Tonight I walked down the stairs nervously—recalling the conversation with Tommy over and over again like a tape with bad tracking as I treadcautiously downward. I dreaded the end of this evening only because I feared the outcome. There he was. I saw the Phantom leaning against a wall near the French Doors, but I didn't approach him. I just stayed near the opposite wall instead. I moved slowly around the room—watching warily as he moved along the opposite side—taking a step each time I took one. I stopped and he stopped too. My heart froze. And then he moved on his own—almost gliding the rest of the way over to me as I backed up against the wall.

"Don't." I almost whispered as he ran a hand up along the side of my cheek—stopping at the edge of my mask.

"Are you afraid of the ending to this story?" He asked me in a whisper as I nodded. He backed me up slowly until I fell suddenly through another doorway—this one leading into a room that I discovered quickly was a large storage closet—filled with old toys and even an old bed and couch. He fingered the necklace I wore thoughtfully.

"I see you received the gift." He stated simply as I nodded when he pressed me up against the side of the old bed. I gulped. He was familiar to me now. My heart knew him.

"Why?" I asked simply on a whisper as he ran his hands up along the sides of my hips. I closed my eyes against the electric sensation.

"Because I've overcome one of my weaknesses." He muttered near my ear as I shivered—running a hand up the front of his chest without realizing I was even doing it. He leaned away from me to shut the door tightly—throwing the room into utter darkness before he flipped on a light. I stared at the closed door with trepidation. What was he doing?

"Which weakness?" I asked him gently as he took me into his arms again—running a finger along the edge of my mask as if about to lift it away. I shook my head slowly—mesmerized by his touch.

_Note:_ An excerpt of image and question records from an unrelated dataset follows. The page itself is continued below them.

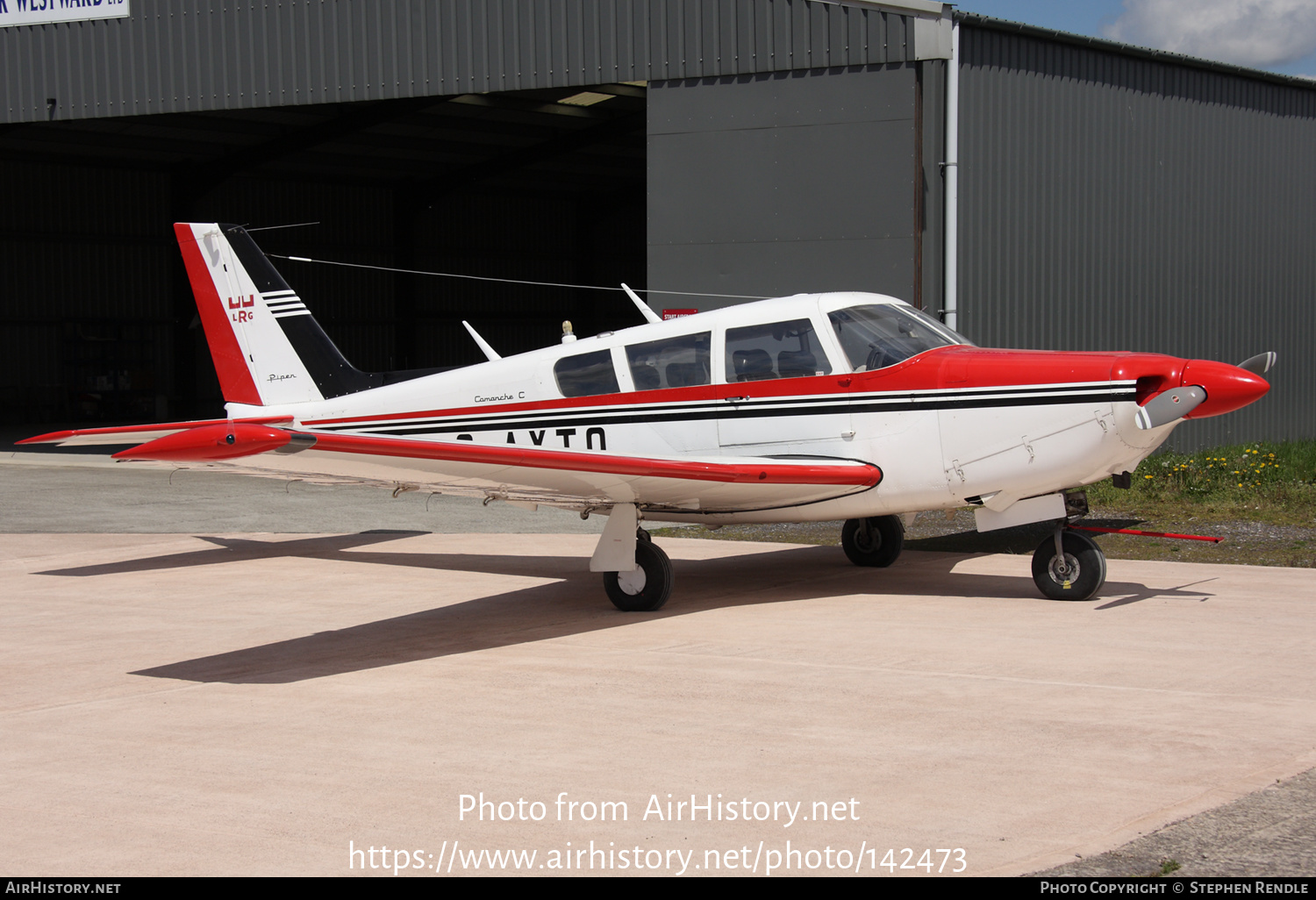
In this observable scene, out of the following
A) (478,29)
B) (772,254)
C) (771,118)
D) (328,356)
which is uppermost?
(478,29)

"Fear." He uttered simply as my throat went dry. He pulled desperately at the strings that held my dress shut in the back, and I let him because now I knew I could. Outside, the countdown began for the unveiling as my dress fell ceremoniously into a pool at my feet. He stopped to look down at me quietly as I moved his shirt away from his chest revealing the familiar St. Christopher medal he wore around his neck.

"Don't be afraid, Jude." He murmured as he lifted me up onto the bed. I pushed his mask aside as we joined together.

"I never was, Tommy." I whispered back.


	48. Chapter 48

**_Epilogue…_**

Lettie stared down at the finished biography with satisfaction as she closed the cover with finality. She had a gift at this, and she knew it. Her publisher approached her from the side.

"You have the look of a cat that just ate a canary." She told Lettie with a chuckle as Lettie shrugged.

"Nope, just satisfied that I managed to write it with a happy ending." She stated simply as her publisher laughed.

"With how much help from you?" She asked as Lettie shrugged again.

"Maybe just a little." Lettie replied in a whisper.